The success of the E-value spread approach for identifying positional homologs makes sense. If there are no other close homologs in the genome, then the chance of having identified a duplicate copy is low, whereas if there is evidence of other homologs in the genome, then we cannot be certain of the orthology of the BBH. An efficient way of correctly identifying positional homologs is then to require BBH to have a strong alignment coverage requirement and a strict E-value spread. A BBH that does not meet these criteria should be considered suspect because even though it may still indicate an ortholog, there is evidence for another ortholog in what can be considered the ancestral position, such that the BBH may be an unreliable maker for genome phylogeny based on gene order.

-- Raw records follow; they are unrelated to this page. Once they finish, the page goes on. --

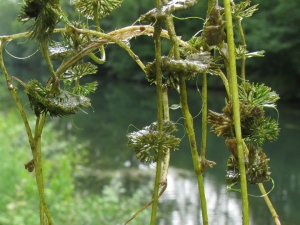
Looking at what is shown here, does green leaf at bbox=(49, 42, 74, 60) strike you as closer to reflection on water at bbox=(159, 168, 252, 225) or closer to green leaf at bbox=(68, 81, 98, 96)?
green leaf at bbox=(68, 81, 98, 96)

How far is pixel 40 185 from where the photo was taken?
0.90ft

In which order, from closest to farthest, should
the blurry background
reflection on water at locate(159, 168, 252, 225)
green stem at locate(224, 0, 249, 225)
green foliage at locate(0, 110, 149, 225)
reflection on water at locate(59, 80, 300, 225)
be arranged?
green stem at locate(224, 0, 249, 225) → green foliage at locate(0, 110, 149, 225) → the blurry background → reflection on water at locate(159, 168, 252, 225) → reflection on water at locate(59, 80, 300, 225)

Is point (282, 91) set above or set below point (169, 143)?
above

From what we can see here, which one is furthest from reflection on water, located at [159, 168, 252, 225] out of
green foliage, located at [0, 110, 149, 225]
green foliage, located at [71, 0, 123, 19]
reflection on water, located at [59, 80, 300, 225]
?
green foliage, located at [71, 0, 123, 19]

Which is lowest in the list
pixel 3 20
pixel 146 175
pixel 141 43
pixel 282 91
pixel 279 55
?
pixel 146 175

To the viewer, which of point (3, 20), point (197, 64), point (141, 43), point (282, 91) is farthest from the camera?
point (3, 20)

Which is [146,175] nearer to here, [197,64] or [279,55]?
[197,64]

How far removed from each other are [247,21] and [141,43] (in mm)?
3437

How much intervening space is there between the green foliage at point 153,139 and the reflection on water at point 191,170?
6.38 feet

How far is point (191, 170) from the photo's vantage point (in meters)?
5.58

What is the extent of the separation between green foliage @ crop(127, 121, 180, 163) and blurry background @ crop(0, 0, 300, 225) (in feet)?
0.25

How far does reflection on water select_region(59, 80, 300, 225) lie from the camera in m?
4.21

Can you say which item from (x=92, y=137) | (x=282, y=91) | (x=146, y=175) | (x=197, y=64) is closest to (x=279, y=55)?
(x=282, y=91)

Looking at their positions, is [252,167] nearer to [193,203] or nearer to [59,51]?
[59,51]
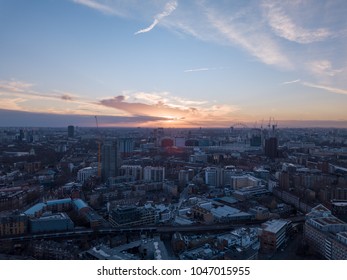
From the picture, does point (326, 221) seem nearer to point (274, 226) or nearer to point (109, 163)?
point (274, 226)

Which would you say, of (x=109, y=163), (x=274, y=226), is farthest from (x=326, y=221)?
(x=109, y=163)

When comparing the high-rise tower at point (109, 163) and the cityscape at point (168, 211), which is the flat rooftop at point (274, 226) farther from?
the high-rise tower at point (109, 163)

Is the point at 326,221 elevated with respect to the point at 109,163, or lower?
lower

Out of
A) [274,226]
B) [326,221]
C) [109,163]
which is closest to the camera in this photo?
[326,221]

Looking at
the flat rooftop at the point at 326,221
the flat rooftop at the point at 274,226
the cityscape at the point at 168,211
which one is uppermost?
the flat rooftop at the point at 326,221

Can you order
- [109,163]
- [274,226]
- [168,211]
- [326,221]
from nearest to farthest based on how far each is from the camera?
[326,221] < [274,226] < [168,211] < [109,163]

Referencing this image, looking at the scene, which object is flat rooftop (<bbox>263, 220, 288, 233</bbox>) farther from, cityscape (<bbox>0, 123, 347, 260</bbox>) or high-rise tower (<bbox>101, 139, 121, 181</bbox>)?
high-rise tower (<bbox>101, 139, 121, 181</bbox>)

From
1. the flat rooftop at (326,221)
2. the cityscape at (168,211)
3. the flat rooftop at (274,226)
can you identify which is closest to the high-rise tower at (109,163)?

Interestingly, the positional homolog identification score was not necessarily highest for the evolutionarily closest comparisons. This is because, although the number of duplicates was low for these comparisons, the BBH identified were very good hits that can be difficult to eliminate with even stringent E-value cut-offs. Increasing the stringency of alignment coverage from 70% of the shortest protein to 70% of the longest protein did remove some of the duplicate identifications in the evolutionarily close comparison of E. coli strains, indicating that length conservation could also be used as an indicator of orthology in these comparisons.

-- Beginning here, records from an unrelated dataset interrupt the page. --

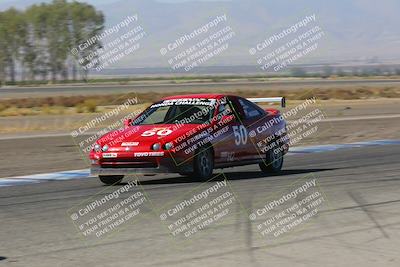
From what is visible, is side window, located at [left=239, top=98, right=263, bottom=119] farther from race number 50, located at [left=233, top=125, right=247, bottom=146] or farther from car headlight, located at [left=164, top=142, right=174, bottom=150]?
car headlight, located at [left=164, top=142, right=174, bottom=150]

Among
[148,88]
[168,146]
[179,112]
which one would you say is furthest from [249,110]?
[148,88]

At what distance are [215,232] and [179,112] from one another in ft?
16.8

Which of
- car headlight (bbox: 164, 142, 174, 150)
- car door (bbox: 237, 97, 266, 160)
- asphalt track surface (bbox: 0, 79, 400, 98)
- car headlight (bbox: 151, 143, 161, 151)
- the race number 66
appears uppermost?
the race number 66

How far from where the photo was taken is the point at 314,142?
22.7m

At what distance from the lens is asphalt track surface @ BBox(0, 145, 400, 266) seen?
7.11 meters

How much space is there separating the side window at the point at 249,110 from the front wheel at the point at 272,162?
2.22 feet

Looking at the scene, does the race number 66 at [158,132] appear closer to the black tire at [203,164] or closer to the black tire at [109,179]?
the black tire at [203,164]

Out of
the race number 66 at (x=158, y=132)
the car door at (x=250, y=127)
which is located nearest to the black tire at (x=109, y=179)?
the race number 66 at (x=158, y=132)

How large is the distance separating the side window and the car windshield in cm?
72

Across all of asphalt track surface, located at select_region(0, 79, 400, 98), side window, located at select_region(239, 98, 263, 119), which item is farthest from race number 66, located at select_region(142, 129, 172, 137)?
asphalt track surface, located at select_region(0, 79, 400, 98)

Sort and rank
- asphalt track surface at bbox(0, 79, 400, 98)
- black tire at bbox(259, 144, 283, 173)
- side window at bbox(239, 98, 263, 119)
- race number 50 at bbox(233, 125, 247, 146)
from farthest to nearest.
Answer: asphalt track surface at bbox(0, 79, 400, 98), black tire at bbox(259, 144, 283, 173), side window at bbox(239, 98, 263, 119), race number 50 at bbox(233, 125, 247, 146)

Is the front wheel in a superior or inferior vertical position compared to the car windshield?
inferior

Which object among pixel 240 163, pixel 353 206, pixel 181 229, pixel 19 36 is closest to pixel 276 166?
pixel 240 163

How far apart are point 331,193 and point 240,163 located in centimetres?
261
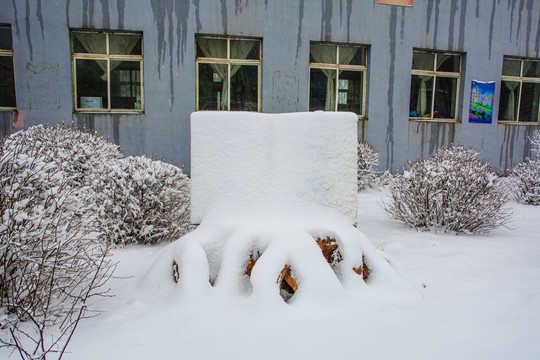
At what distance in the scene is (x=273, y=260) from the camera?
256 cm

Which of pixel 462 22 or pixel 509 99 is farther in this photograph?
pixel 509 99

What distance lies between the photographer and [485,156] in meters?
10.1

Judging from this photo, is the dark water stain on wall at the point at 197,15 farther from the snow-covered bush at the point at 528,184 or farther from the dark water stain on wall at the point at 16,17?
the snow-covered bush at the point at 528,184

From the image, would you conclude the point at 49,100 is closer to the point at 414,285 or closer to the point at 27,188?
the point at 27,188

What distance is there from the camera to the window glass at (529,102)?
1045 cm

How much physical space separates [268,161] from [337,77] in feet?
22.4

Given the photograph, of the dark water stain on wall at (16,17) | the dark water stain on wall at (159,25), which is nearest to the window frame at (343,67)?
the dark water stain on wall at (159,25)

The Is score as defined in Eq. 1, ignores the unconfirmed hits. These indicate genes for which the gene order is not conserved but for which there is no evidence of another positional homolog. As an indicator of orthology, not just positional homology, a less conservative Is score can be determined by including the unconfirmed hits as positive. The Is score can also be made a more stringent measure of positional homology by including the unconfirmed BBH as negative hits. We also investigated these alternative measures and found similar results (data not shown). Our analysis, using positional homology as an indicator of accuracy for the identification of single orthologs in pairwise genome comparisons demonstrates that accuracy is increased with larger E-value spread between best hits and subhits.

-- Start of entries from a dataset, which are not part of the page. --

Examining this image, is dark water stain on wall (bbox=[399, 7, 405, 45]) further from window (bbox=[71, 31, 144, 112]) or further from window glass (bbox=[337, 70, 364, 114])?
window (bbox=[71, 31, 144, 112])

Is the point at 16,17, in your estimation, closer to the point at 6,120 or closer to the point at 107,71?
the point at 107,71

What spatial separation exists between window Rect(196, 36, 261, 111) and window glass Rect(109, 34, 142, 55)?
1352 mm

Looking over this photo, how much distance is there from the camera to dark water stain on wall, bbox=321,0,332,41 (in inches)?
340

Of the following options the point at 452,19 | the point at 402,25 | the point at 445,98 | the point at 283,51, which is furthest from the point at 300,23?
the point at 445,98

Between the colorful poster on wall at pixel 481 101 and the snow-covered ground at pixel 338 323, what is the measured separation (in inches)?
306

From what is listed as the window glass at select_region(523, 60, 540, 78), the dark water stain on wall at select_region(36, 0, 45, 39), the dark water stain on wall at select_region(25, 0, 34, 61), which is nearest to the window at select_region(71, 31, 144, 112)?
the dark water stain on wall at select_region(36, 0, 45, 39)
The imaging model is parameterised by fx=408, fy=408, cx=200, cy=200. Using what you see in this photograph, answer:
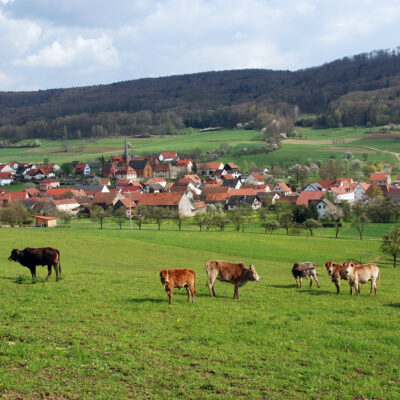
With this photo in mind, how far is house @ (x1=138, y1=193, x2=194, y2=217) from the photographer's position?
90938 mm

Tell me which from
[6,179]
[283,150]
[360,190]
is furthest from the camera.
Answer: [283,150]

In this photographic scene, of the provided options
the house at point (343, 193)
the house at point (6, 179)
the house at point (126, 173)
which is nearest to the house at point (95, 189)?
the house at point (126, 173)

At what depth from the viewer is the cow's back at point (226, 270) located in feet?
50.9

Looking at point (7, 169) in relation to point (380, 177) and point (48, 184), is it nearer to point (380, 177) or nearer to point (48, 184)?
point (48, 184)

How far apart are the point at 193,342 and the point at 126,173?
136 m

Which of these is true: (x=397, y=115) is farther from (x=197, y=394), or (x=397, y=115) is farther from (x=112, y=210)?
(x=197, y=394)

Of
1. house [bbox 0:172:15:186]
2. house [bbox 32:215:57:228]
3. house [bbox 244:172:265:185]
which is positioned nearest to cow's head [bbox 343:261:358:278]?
house [bbox 32:215:57:228]

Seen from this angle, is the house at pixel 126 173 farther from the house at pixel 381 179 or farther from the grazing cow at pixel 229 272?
the grazing cow at pixel 229 272

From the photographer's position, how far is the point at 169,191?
394 feet

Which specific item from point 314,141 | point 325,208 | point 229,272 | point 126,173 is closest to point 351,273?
point 229,272

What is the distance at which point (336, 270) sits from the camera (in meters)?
17.0

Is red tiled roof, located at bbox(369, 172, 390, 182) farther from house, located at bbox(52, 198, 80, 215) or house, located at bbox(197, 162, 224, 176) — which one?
house, located at bbox(52, 198, 80, 215)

Positional homologs in COGs

The COG database is an approach for identifying orthologs (Tatusov et al. 1997, Tatusov et al. 2000, Tatusov et al. 2001) that does not consider E-value and coverage cutoffs for BBH between pairs of genomes, but instead uses the hit information of a third genome to confirm orthology. This is a better way of identifying orthologs than simply considering the BBH, but requires more information than the two genomes under comparison. When there has been lineage-specific expansion of a gene family within a genome, paralogs are grouped into the same COG cluster. These paralogs have been called “co-orthologs” or “in-paralogs” by Sonnhammer and Koonin (2002), and define multiple orthologous pairs when compared to homologous sequences in other genomes. When present, gene order conservation can help to identify the most ancestral orthologous copy for one gene from the group of duplicated genes in another genome. Many of the entries in the COG database are BBH that can also be confirmed with gene order information, but it is interesting to consider cases where a secondary hit is identified as the positional homolog. We considered the subset of the 3505 total duplicates identified in our 123-genome comparisons with BLAST in the 66 genomes of the COG database. From those 1772 duplicates, we found 1210 instances (68%) where these gene-pairs were included and assigned to the same COG. This indicates that the database does contain a significant number of in-paralogous identifications for which gene order is instructive. A sample of these in comparisons involving the E. coli K12 genome is shown in Table 3 and the complete set from all genome comparisons is available as supplementary materials (Supplementary Table). The tables give the duplicate BBH and also the sub-hit corresponding to the positionaly conserved homolog. Not surprisingly, many of the duplicates are members of large gene families (transporters and chaperonins, for example).

Table 3
Selected duplicate and positional homologs from E. coli K12 in the COG database.

Discussion

We used a strategy that attempts to identify the positional homology of genes and help confirm the orthology of proteins using gene order information. The premise is that if two genes are BBH and their neighboring genes are also BBH, it is therefore most likely that the pairs are orthologs. However lack of positional homology does not indicate paralogy, as gene order may have been lost, or duplications may have occurred after speciation of the two genomes considered. In the case of a lineage specific gene family expansion, gene order is still informative however, as it can indicate the original copy of the gene from which duplicates arose, providing additional information. This strategy may also identify homologs where functional constraints, such as co-regulation of gene expression in operons, select for multiple recombination events (Jordan et al., 2001) or when lateral gene transfer and replacement of the ancestral sequence (Omelchenko et al. 2003) has occurred. These scenarios are not so unlikely since we have shown that there is more DNA sequence homology at positional homologs than at other duplicate locations, allowing for homologous recombination. Lateral gene transfer and recombination replacement has even been shown to occur within a single gene (Omenchelko et al., 2003), such that the evolutionary lineage of any particular gene is difficult to ascertain in bacteria. For the study of gene order evolution, it is however still reasonable to make the parsimonious argument that genes in the same order should be considered ancestrally orthologous.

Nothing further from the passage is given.